Consider an analogy: Trump’s efforts to mobilize the Federal government to his America First agenda.

Please, let’s stipulate to, but put aside, Trump’s personality issues and focus on his policies.

Trump was actively sabotaged by the enforcement agencies — think: “Intelligence Community”, FBI, IRS — and slow-rolled by the career bureaucrats who make “the system” work (or, not work depending on your perspective).

Remember Chuckie Schumer’s admonition to Trump:

“Let me tell you, you take on the intelligence community, they have six ways from Sunday at getting back at you.” Source

It’s easy to imagine Musk running into similar roadblocks as he tries to shift Twitter 180 degrees from politically moderated  discourse  to an open forum of alternative views.

Twitter has about 7,000 employees that will need to buy into Musk’s vision.

That’s a reach given their numbers, their technical expertise, their access to the algorithms … and, oh yeah, their deeply embedded political leanings.

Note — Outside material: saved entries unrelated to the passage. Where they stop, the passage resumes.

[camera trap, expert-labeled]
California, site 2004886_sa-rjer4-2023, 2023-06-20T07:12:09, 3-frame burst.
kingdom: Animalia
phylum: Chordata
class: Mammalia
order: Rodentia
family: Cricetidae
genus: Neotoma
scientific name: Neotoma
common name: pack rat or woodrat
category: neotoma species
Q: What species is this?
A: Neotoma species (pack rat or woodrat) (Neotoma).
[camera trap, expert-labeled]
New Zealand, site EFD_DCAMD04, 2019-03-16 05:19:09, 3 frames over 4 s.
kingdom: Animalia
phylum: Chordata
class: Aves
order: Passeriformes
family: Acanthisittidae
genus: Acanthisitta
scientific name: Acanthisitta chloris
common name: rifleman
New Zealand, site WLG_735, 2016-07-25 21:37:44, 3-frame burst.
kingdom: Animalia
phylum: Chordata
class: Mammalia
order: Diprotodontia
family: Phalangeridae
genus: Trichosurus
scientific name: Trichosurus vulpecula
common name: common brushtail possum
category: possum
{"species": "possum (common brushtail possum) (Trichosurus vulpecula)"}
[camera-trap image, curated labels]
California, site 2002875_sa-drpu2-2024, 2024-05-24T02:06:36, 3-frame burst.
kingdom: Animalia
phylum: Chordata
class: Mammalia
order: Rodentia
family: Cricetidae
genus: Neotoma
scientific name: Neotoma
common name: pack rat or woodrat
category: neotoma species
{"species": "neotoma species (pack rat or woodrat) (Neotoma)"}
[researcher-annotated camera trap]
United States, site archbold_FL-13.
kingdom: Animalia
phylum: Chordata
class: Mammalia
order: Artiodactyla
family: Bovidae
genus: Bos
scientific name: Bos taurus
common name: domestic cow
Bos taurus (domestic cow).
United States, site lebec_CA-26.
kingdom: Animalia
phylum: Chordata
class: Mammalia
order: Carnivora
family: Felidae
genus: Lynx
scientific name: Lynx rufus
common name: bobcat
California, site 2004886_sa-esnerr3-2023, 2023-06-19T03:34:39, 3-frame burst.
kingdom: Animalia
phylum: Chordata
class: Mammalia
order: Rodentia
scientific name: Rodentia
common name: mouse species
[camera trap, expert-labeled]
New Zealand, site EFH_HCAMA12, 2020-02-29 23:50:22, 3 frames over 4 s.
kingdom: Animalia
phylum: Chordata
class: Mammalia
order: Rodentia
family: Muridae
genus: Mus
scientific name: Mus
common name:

Getting them on board (or replaced) will be a monumental organizational transformation.

The good news: If anybody can do it, it’s probably Musk.

Go get ‘em, Elon.

One Response to “For Elon, now comes the hard part.”

  1. Mike Says:

    The most important thing Musk can do on Twitter is to shut down the bots, which tended to propagate the worst of the worst on the platform. That was hard to do as a public company that needs to show growth. Those bots drive outrage, which drives scale. There are technical and policy solutions to combat those problems if you’re not afraid of the growth tradeoffs.

    Once you do that, you are left with a public square that is just people. It may be a smaller square with fewer “voices”, but they will be actual people. If he can get there, this becomes a more manageable situation and one that is safer for brand advertisers.